I like the journal workflow + linking. The basics are already there. For complete beginners maybe just an icon in the top right that takes you to todays journal page would help.
For me what makes this type of notetaking better is having more context in the backlinks. If I have a meeting with [[person]] on my daily note, and I got to that persons page, I would like to see a bit more context than just that single bullet where the name is linked. Ideally seeing all sub-bullets would be nice, or anything directly underneath the heading containing the link?
Other nice to have features could be:
searching/creating dates in the ctrl+k menu (may 5th, last week, etc.)
Option of having default queries underneath each journal page (show all tasks tagged as urgent)
And perhaps just a sample/tutorial workspace that opens when you first install the app with some examples, links, etc. so a newcomer can see how this would be used.
Hi - As a new person I was trying to read the document (Journal) and I wasn't able to find it in configuration to turn it on to see how it felt.
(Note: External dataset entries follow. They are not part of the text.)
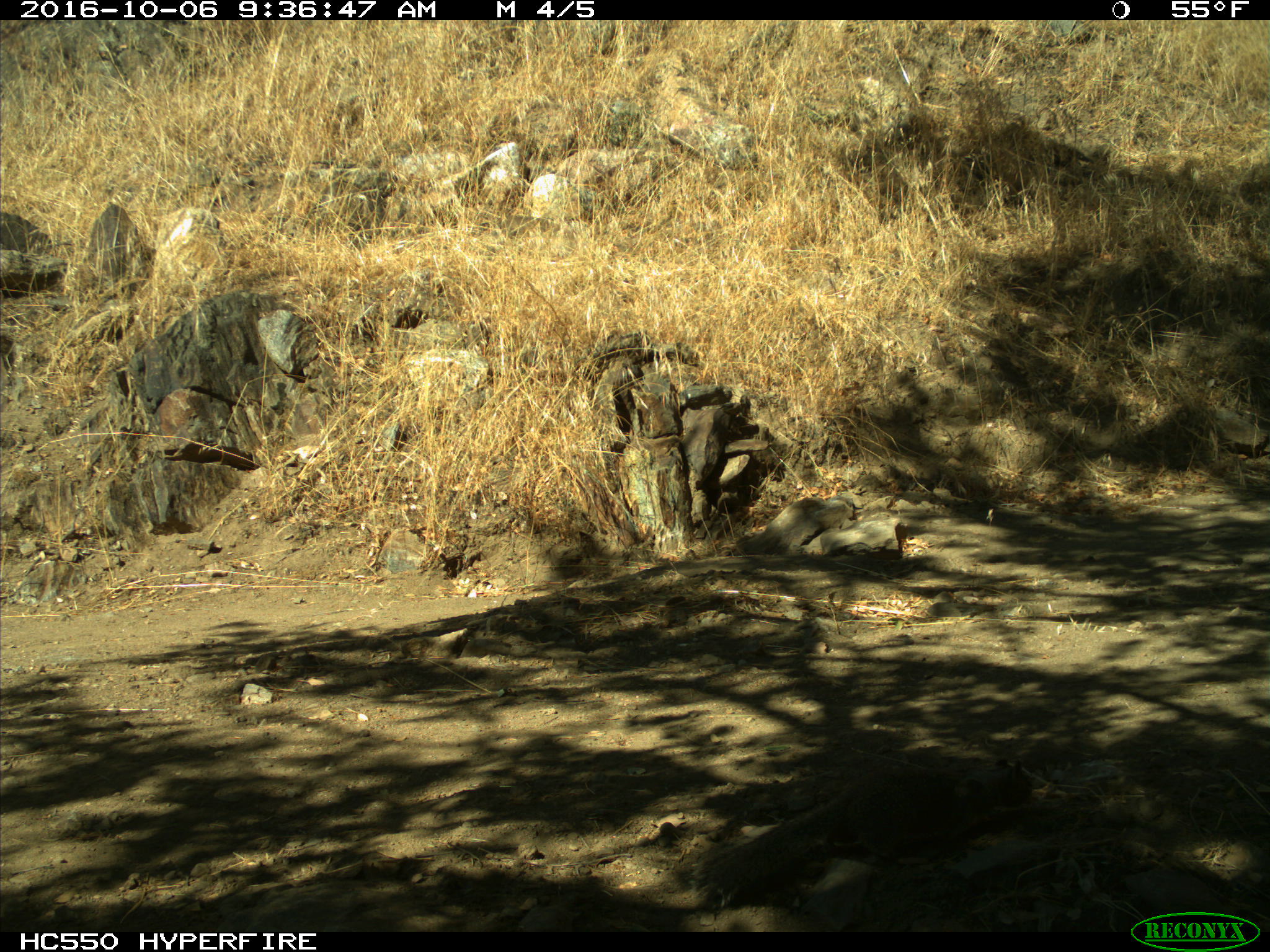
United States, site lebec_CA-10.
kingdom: Animalia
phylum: Chordata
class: Mammalia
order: Rodentia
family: Sciuridae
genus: Otospermophilus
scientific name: Otospermophilus beecheyi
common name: california ground squirrel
Otospermophilus beecheyi (california ground squirrel).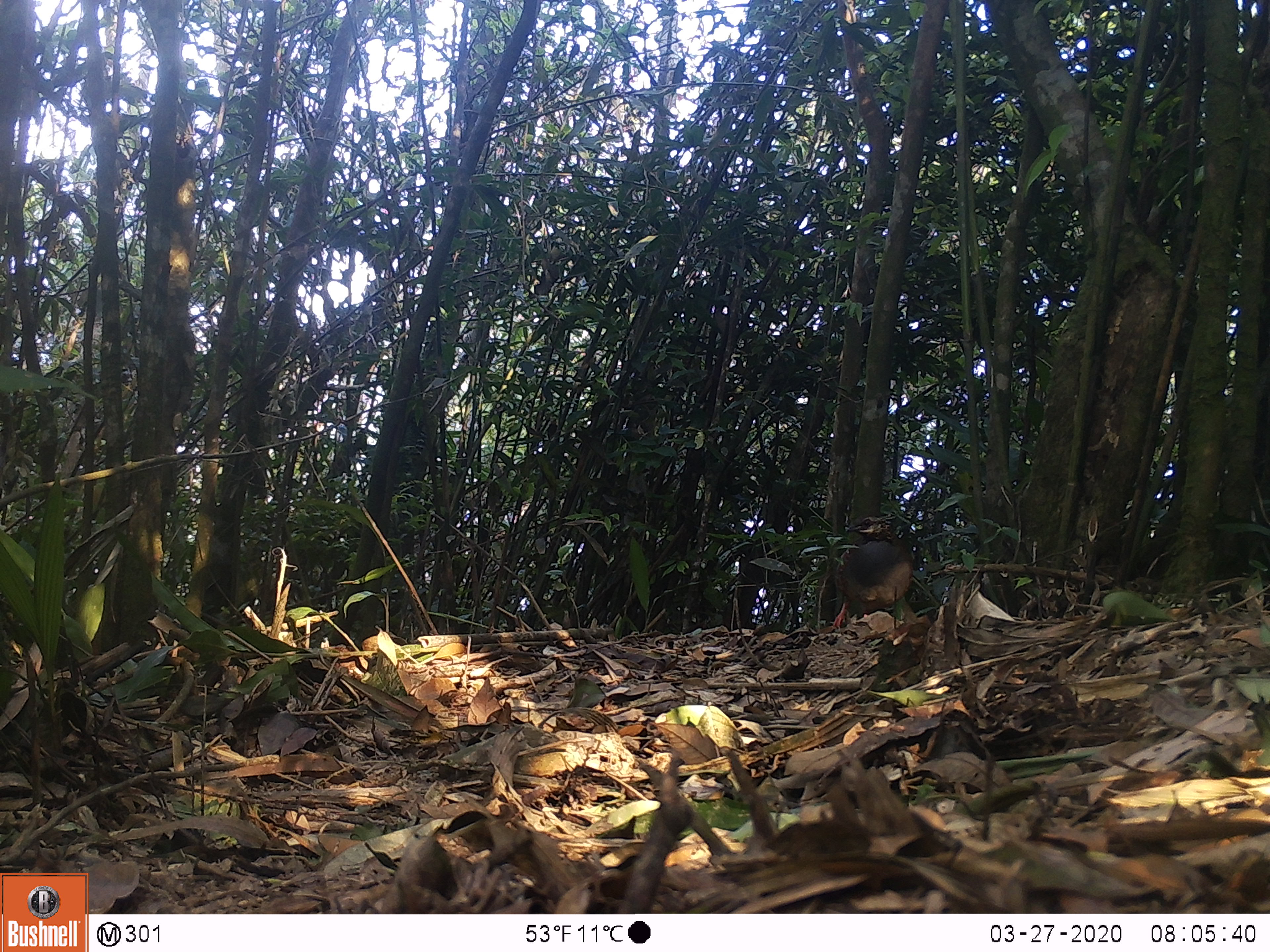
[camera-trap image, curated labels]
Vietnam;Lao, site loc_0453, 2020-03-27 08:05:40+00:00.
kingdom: Animalia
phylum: Chordata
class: Aves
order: Galliformes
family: Phasianidae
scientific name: Phasianidae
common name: partridge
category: unidentified partridge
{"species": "unidentified partridge (partridge) (Phasianidae)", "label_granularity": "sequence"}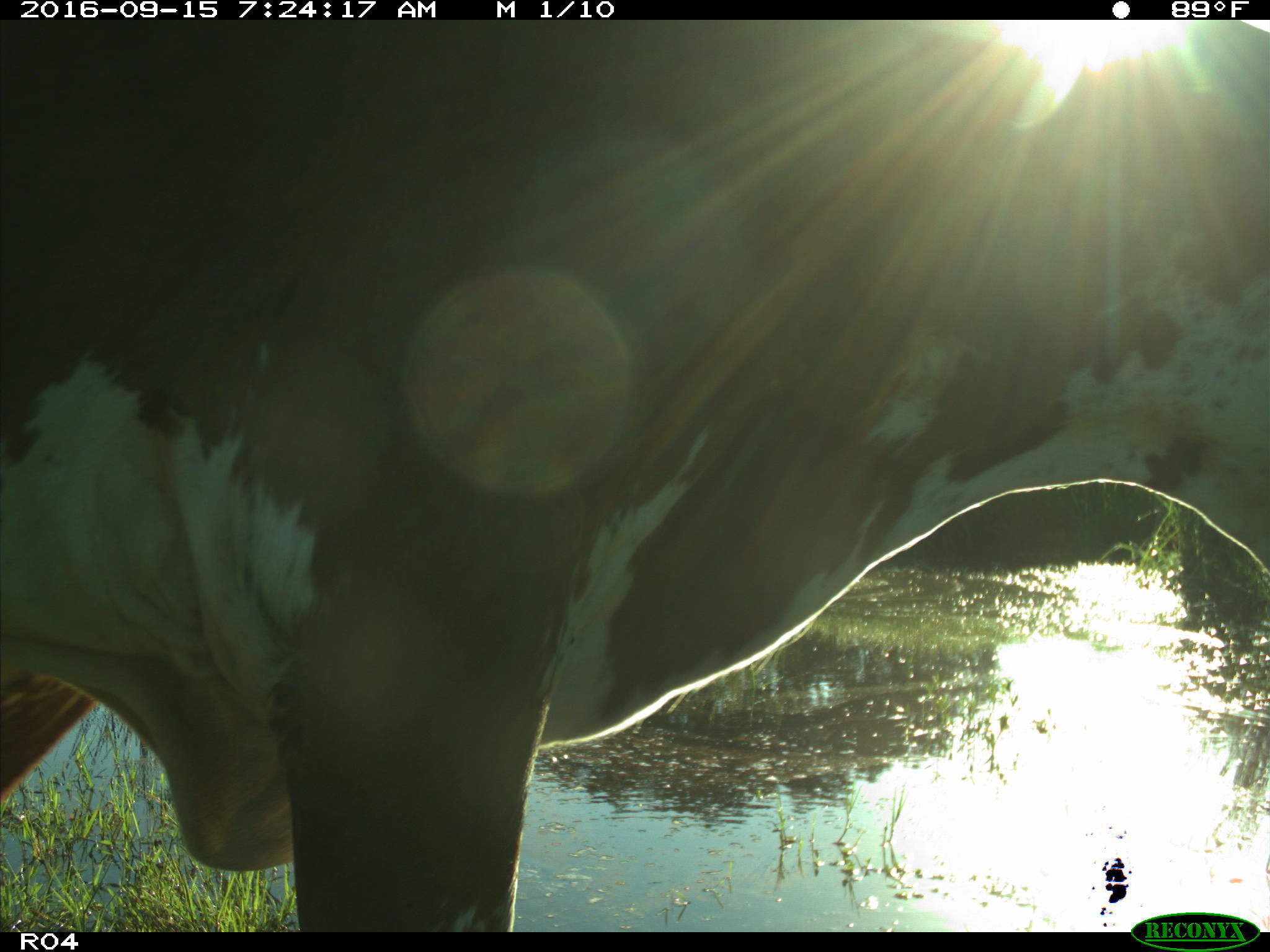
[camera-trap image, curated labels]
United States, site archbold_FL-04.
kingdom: Animalia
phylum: Chordata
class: Mammalia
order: Artiodactyla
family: Bovidae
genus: Bos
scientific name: Bos taurus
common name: domestic cow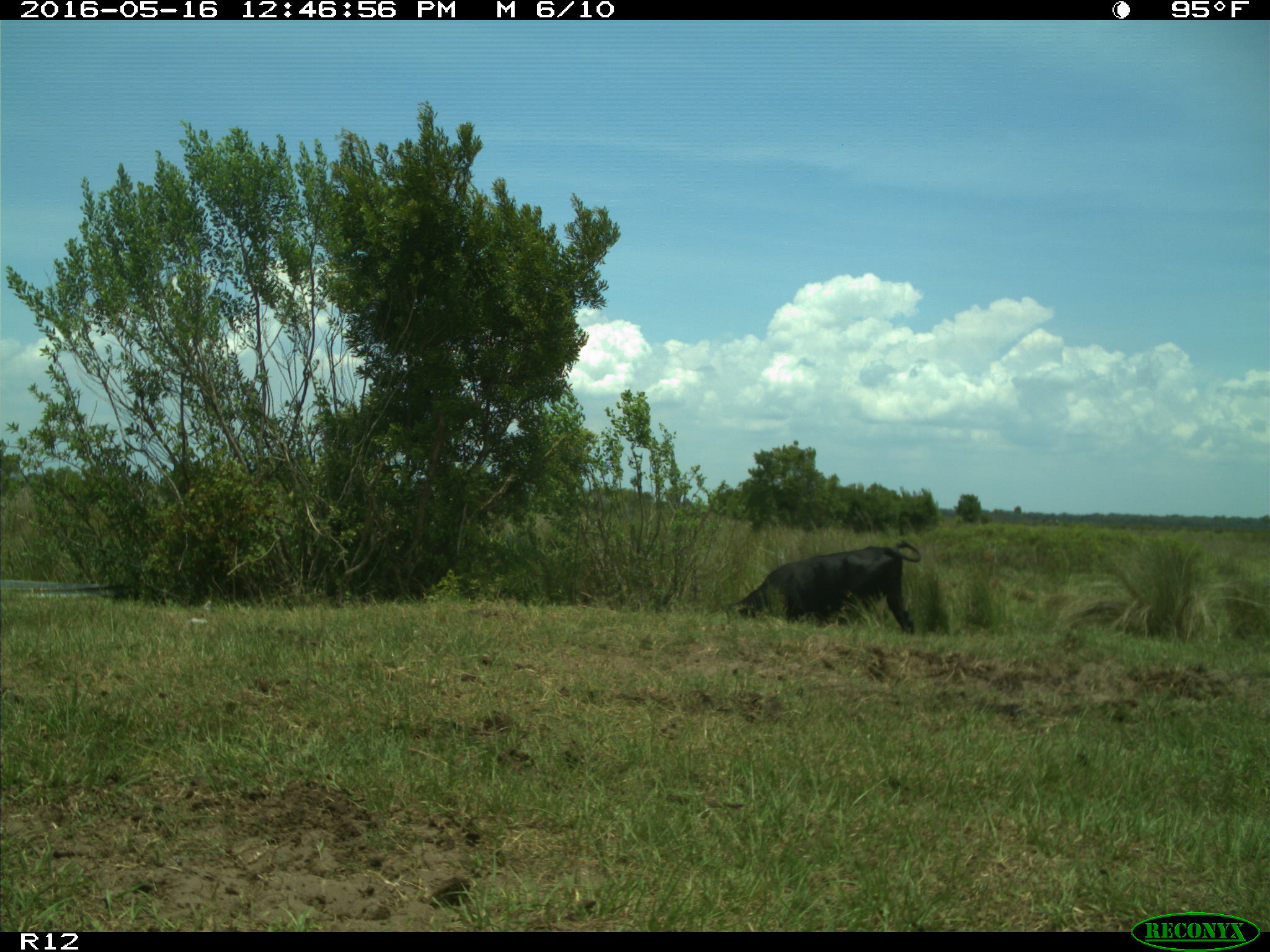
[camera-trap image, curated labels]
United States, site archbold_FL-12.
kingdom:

I think a video may be helpful.
Suggestion, add a bunch of those pages under /Examples, so people can copy paste those. Make them regenerate so they wont break. But I do think some handholding might help. I switched over from v1 to v2 a few weeks back and finding out how to do the new syntax was/is a pain.
I had my own daily journal implementation going, but was checking out the new Journal stuff -- I think it's a great idea to pave this cowpath for newer users!
My current setup is to have my daily journal notes live in a directory tree like this: dailies/2026/06/2026-06-02. Instead of a (potentially) unbounded list of files in a single directory, they're partitioned by year and month. It also lets me do programmer-ish things like using ag to find things in specific months without having to munge filenames too much.
Maybe you could provide the ability to set that in the config for the journal feature? So as well as setting a static prefix, there is a dynamic prefix that could support dailies/%year/%zero-padded-month/?